The Intelligent Investor offers sound advice on investing from a trustworthy source – Benjamin Graham, an investor who flourished after the financial crash of 1929. Having learned from his own mistakes, the author lays out exactly what it takes to become a successful investor in any environment.

Key idea 1 of 10

Intelligent investors don’t rush in; they take time to rationally examine a company’s long-term value.

There is a lot of money to be made through investing. But also a lot to lose. Finance history is full of stories of investors like Warren Buffett, who, by investing in the right companies, earned vast amounts of money in return. There are just as many — if not more — stories of misfortune, in which people place the wrong bets and end up losing it all.

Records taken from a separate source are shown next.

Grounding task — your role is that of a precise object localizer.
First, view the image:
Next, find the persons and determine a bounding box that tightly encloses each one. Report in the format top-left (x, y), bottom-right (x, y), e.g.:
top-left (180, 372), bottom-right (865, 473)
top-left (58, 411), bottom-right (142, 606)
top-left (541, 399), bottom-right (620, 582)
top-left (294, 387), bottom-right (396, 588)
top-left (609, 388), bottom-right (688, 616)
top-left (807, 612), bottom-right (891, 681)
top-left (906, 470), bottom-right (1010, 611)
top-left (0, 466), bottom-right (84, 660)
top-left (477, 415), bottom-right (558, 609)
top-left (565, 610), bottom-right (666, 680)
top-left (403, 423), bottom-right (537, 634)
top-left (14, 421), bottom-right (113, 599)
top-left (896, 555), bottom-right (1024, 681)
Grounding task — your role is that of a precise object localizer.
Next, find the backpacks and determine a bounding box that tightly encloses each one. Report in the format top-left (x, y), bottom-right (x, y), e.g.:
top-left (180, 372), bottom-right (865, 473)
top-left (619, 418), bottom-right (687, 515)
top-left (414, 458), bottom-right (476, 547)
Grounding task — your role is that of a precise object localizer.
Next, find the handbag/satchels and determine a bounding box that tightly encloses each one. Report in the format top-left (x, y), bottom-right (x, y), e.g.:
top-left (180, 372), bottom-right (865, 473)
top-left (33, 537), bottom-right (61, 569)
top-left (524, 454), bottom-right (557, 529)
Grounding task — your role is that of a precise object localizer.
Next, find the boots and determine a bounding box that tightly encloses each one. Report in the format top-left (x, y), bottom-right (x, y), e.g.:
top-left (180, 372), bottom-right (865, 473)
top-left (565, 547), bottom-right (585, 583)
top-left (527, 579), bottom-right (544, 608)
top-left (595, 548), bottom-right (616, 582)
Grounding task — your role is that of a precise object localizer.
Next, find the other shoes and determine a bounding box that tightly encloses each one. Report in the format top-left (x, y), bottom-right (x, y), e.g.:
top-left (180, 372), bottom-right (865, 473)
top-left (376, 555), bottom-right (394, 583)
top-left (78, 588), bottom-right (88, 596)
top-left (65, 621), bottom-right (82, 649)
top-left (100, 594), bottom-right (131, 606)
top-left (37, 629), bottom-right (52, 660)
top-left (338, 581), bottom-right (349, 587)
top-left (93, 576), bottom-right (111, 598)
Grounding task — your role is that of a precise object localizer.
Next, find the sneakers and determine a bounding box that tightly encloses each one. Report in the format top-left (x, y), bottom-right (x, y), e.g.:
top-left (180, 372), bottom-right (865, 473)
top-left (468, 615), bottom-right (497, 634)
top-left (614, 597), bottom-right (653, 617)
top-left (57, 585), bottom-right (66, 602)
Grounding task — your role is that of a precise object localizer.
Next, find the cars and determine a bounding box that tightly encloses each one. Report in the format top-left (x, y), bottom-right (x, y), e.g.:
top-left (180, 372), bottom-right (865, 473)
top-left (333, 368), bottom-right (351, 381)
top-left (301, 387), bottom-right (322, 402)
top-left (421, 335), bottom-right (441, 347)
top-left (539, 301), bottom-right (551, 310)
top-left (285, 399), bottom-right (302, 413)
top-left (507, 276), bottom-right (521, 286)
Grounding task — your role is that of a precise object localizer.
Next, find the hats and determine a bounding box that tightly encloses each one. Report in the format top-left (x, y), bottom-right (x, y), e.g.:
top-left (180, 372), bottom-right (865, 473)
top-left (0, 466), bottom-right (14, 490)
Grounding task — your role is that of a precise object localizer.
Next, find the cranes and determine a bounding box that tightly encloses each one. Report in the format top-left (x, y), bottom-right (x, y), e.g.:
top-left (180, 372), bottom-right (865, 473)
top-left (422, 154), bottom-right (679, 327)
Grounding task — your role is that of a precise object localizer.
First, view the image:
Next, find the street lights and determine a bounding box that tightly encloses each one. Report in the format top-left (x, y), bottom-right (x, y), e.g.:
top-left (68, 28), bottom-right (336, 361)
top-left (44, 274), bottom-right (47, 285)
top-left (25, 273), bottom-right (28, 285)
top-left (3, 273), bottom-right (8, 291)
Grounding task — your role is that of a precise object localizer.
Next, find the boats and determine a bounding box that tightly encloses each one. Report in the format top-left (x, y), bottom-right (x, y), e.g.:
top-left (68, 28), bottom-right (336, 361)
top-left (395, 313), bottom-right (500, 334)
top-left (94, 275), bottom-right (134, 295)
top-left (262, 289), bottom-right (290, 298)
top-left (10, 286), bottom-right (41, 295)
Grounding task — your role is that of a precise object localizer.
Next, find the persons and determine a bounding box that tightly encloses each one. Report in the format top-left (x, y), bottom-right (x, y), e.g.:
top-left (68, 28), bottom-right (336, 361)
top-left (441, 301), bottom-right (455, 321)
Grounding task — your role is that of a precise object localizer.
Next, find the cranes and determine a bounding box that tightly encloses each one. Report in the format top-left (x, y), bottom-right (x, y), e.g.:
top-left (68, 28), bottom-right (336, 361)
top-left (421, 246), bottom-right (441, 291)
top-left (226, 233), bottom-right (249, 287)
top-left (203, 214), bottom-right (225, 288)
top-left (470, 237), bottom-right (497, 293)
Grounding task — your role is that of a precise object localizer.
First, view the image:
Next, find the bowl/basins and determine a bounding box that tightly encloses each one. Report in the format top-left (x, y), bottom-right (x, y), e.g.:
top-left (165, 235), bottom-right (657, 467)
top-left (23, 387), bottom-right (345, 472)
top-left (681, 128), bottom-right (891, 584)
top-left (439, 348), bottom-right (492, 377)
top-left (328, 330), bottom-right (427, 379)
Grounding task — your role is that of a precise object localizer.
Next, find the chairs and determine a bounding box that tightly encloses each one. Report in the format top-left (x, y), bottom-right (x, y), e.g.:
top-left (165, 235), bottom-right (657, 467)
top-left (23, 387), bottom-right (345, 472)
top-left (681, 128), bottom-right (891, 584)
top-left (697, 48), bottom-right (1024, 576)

So, we have to ask ourselves: is investment really worth the risk? The answer is yes, it can be, so long as you follow the strategy of intelligent investing.

Intelligent investors use thorough analyses in order to secure safe and steady returns. This is very different from speculating, in which investors focus on short-term gains made possible by market fluctuations. Speculations are thus very risky, simply because nobody can predict the future.

For example, a speculator might hear a rumor that Apple will soon release a new hit product, and would then be motivated to buy lots of Apple stocks. If she’s lucky, then this knowledge will pay off and she’ll make money. If she’s unlucky and the rumor proves wrong, then she stands to lose a lot.

In contrast, intelligent investors focus on pricing. These investors buy stock only when its price is below its intrinsic value, i.e., its value as it relates to a company’s propensity for growth.

As an intelligent investor, you’ll buy a stock only if you believe there is a probable margin between what you pay and what you will earn as the company grows. Think of this margin of safety the same way you would if you were out shopping. An expensive dress, for example, is only worth it if you end up keeping it for a while. If the quality is insufficient, then you might as well buy a cheaper one that lasts for the same amount of time.

The life of an intelligent investor isn’t very exciting, but that’s not the point. The point is the profit.